Is there an intention to 'finish' D2?

Adam D Ruppe destructionator at gmail.com
Fri Nov 19 03:00:14 UTC 2021


On Thursday, 18 November 2021 at 23:19:20 UTC, H. S. Teoh wrote:
> OK, so the big question: who's "we"?

The international proletariat.

> And who are "we" negotiating with

The bourgeois class.

> and what specific result(s) are we after?

The dissolution of all class distinctions.


Duh.


ok fine really it is anyone who wants to see real change in the 
language vs the leadership. And what want to see is the 
aforementioned change. Personally what I want is a new leadership 
structure, a steering group of probably seven, maybe eleven, 
selected by D stakeholders on some term basis, probably annually, 
who have authority to make whatever changes they see fit. From 
there, they guide the language.

Now, what I'd like to see from the steering group is:

1) A new DIP policy that dispenses with the pretensions of 
grandeur and focuses on getting things done. These aren't Ph.D. 
theses, they're ways to solicit use cases and associated feature 
requests and technical analyses from the community. The process I 
propose is letting the steering committee deliberate on them in a 
private forum thread, which is then made public (but read only) 
after the decision is locked. This decision can thus be reviewed 
without being bikeshedded to hell.

I would vote for steering committee members who weigh changes 
with a cost/benefit eye. Some breaking changes are short term 
pain for long term gain. That's worth it.

2) A radically different approach to Phobos development that is 
significantly more open than it is now. Phobos is currently where 
code goes to die. It should be where code goes to thrive among 
the community. Breaking changes are discouraged, but made when 
necessary.

I've heard people say the package manager renders the standard 
library obsolete, but this isn't really true. In fact, I think it 
might be the opposite: a strong stdlib gives a solid foundation 
for reliable and interoperable third party packages.

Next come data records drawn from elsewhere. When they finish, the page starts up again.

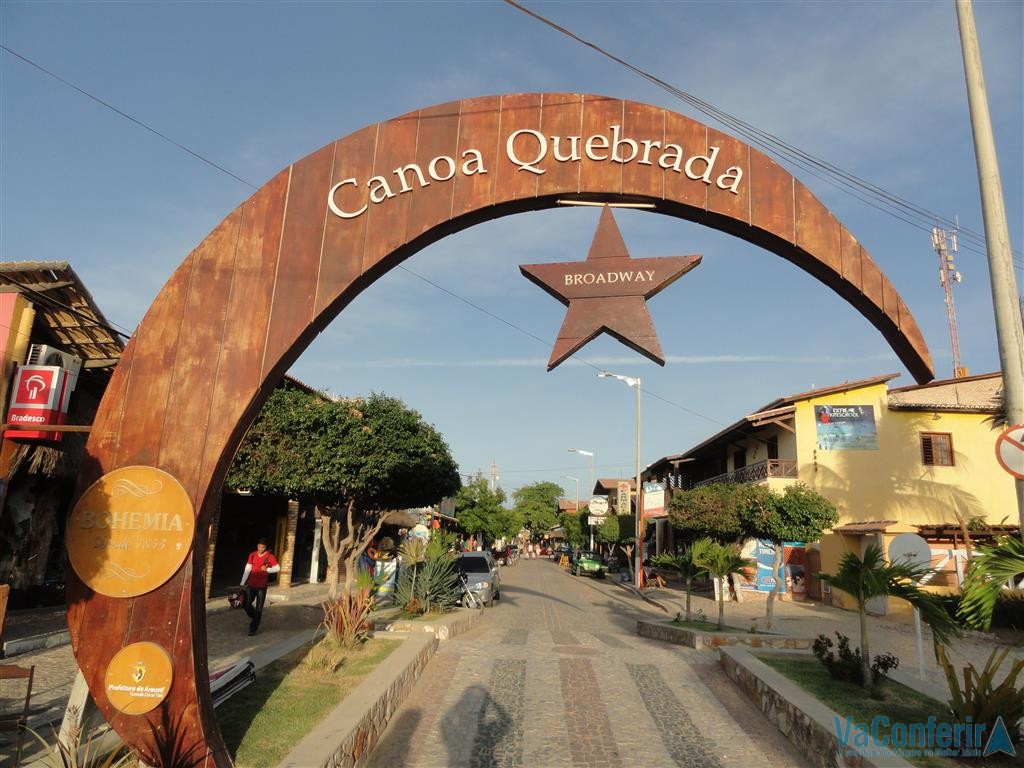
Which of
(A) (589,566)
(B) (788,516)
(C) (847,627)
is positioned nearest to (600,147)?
(B) (788,516)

What I'd do is to curate things from the community that can be 
tested and adopted if need be. Then if there's multiple options, 
work with the authors to abstract out some common interface into 
Phobos and get the others to use them. Then other packages can 
depend on the Phobos interface as users swap out implementations.

But again, the steering group would have the final say. I'd just 
want them to create a process that can be reliably delegated so 
it isn't using any particular bottleneck; a decentralized 
development model of a centralized library. They'd say what they 
want then they can pull from community work if/when it pops up.

3) The steering group would also have access to the foundation 
budget for hiring outside consultants when necessary. While this 
might be programming work sometimes we'd more likely need outside 
help for things like marketing since we have significant in-house 
code talent.


But what I'd push for is the steering group reform specifically 
as a condition to stop the fork. The other details can be worked 
out once we have that formed. The steering group must have 
binding authority - if they decide a change is going to happen, 
it gets merged in and no individual can overrule that.